Photo : ARACHNOQUAKE

Pour le final complètement ahurissant, hésitant entre un debiloff profondikoum cher à Edika et le hiéroglyphe filmique, la boussole du raisonnable se trouve explosée. ARACHNOQUAKE assume sa connerie, son budget à minima (un peu supérieur a la moyenne du genre, ceci dit), son second degré qui fait passer le pilule. Il ne cherche pas à se démarquer du reste, aligne les stéréotypes les plus éculés, ne surprend guère. Si bien qu'on attend patiemment la fin qui relève le goût de par son côté hautement exagéré. Hommage à KING KONG ou fumette de varech séché, l’assaut final vaut le coup d’attendre. ARACHNOQUAKE est un plaisir coupable, générant un frisson s’il on est dans un bon jour et une bonne tranche de rigolade au second degré. Fun et décomplexé au meilleur de sa forme, idiot et pataud la plupart du temps. Mais un bon cran au-dessus de l’ensemble des récents films produits pour SyFy.

Photo : ARACHNOQUAKE

Le DVD anglais de chez Signature fournit une galette acceptable. Format d'origine 1.78:1 avec signal 16/9ème, d'une durée complète de 83 minutes et 29 secondes.
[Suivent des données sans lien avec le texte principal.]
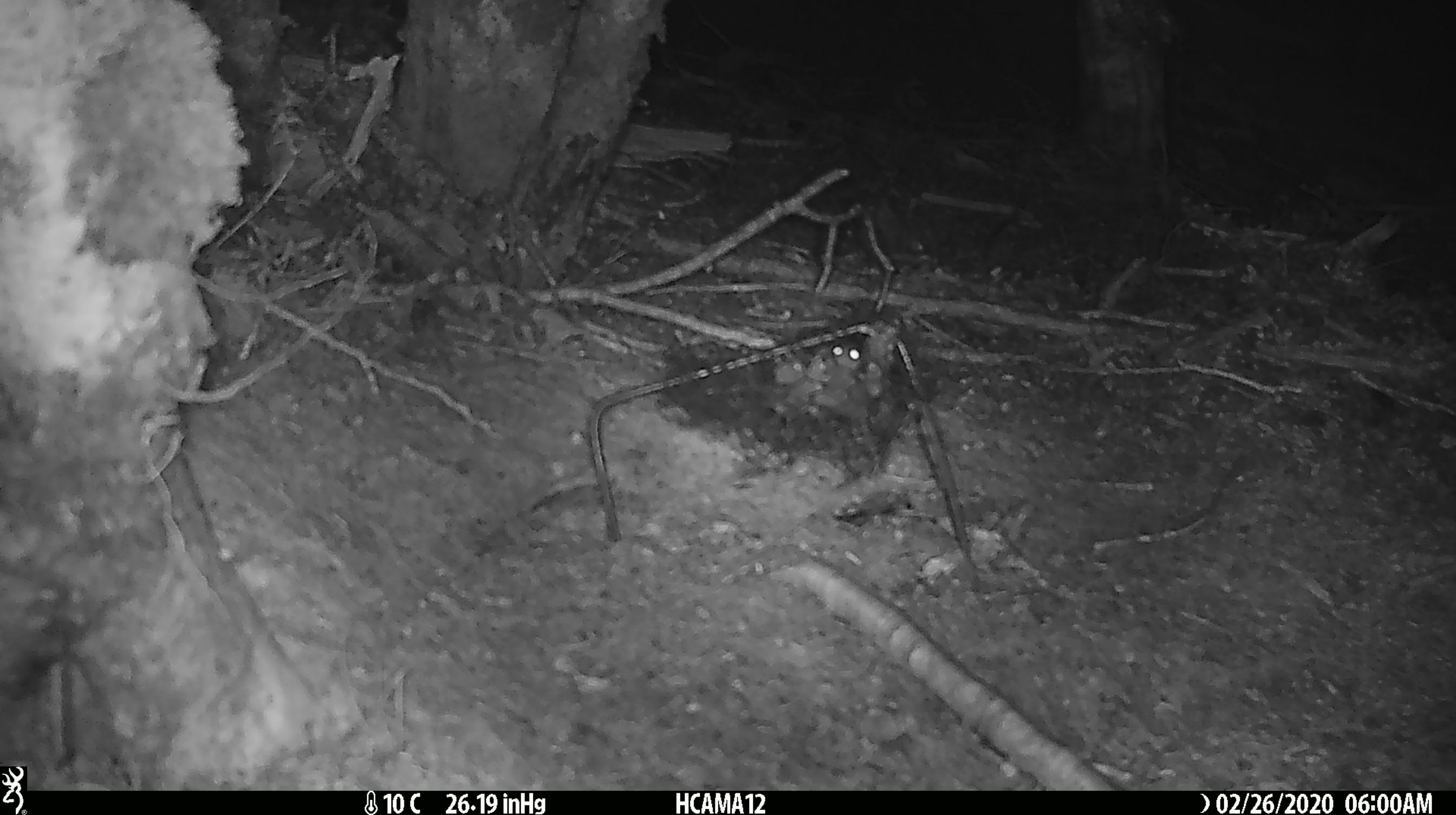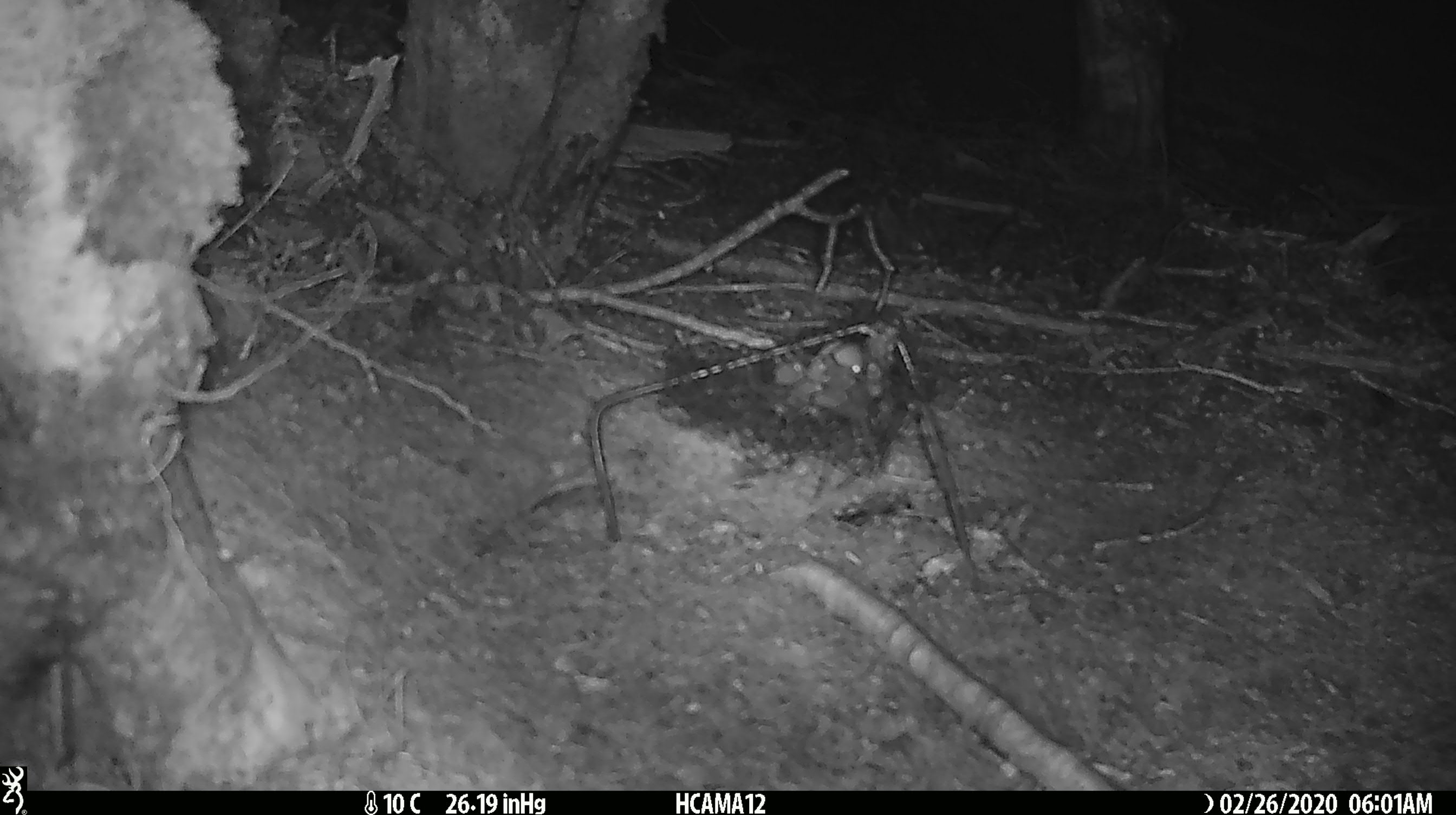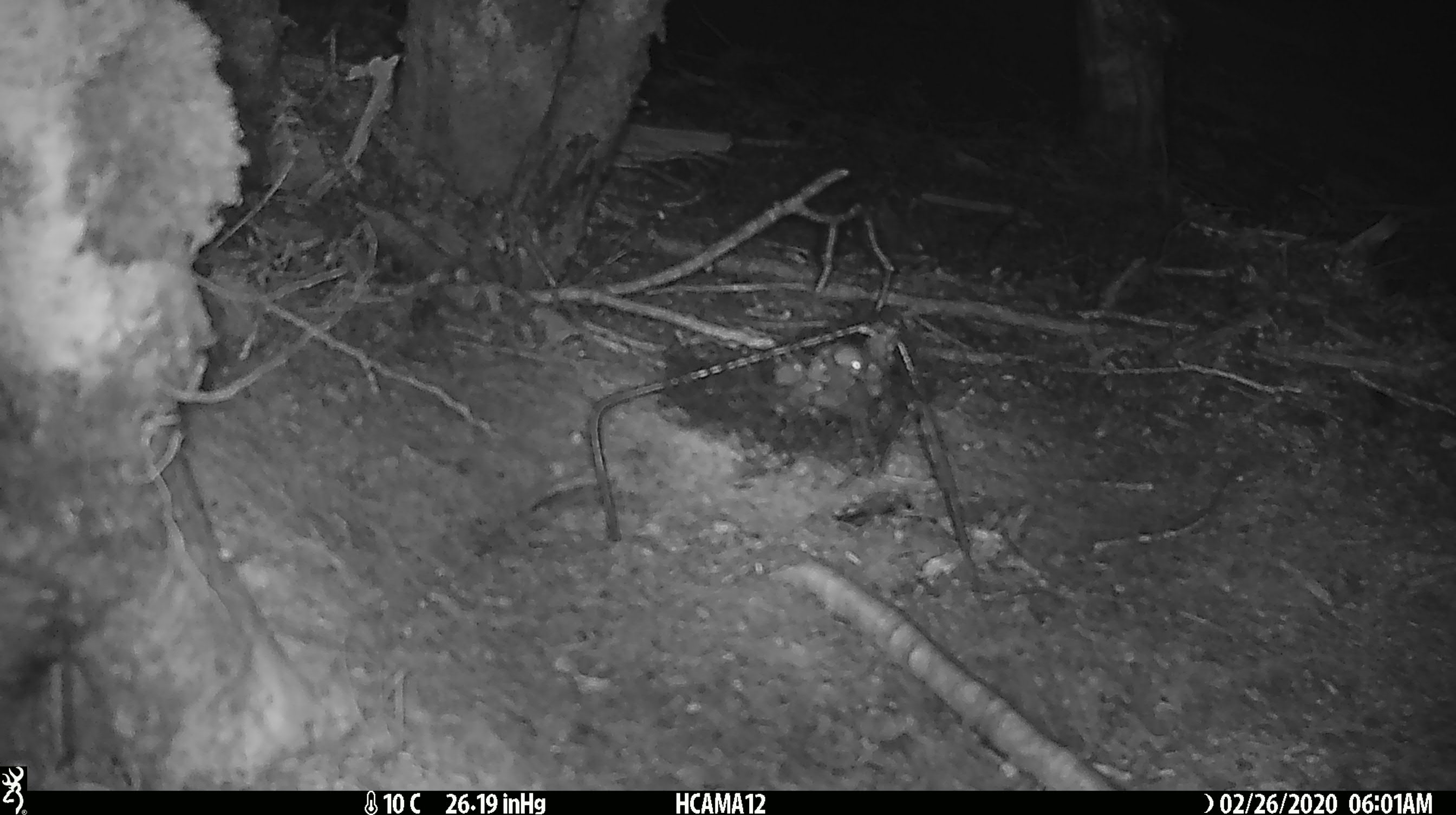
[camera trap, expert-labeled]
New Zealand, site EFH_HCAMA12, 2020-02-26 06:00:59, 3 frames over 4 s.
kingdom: Animalia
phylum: Chordata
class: Mammalia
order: Rodentia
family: Muridae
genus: Mus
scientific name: Mus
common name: mouse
A noter que Signature a aussi sorti une édition Blu-ray de la chose. On a quand même affaire à du minimum syndical. Un menu fixe tout moche, un accès via six chapitres, pas de sous-titres (et encore moins d’audio-description, faut pas rêver). Un seul bonus : le film annonce. Certes, ARAHCNOQUAKE n’est pas le CITIZEN KANE du film d’horreur, mais on pourrait quand même espérer un peu plus d’interactivité. Le mixage Dolby Digital 5.1 anglais est superficiel dans la spatialisation sonore. Très peu d’arrières, le son provient surtout du canal central, avec de rares effets stéréo. On peut également se passer du caisson de basses, très peu sollicité. Curieusement la piste en simple stéréo s’en sort un peu mieux. Côté visuel, c’est strictement du même tonneau que la cohorte de films produits à la chaîne pour Syfy. Il a ce côté infiniment manufacturé, lisse, ordinaire. En même temps, c’est loin d’être désagréable, tant la définition est belle à l’oeil. Et avec un bon upscaling, les araignées rosâtres matinées de blanc qui courent sur l’eau ont un joli effet mais, même avec une image soignée, les mâchoires tombent toujours à terre à la vision de cette scène.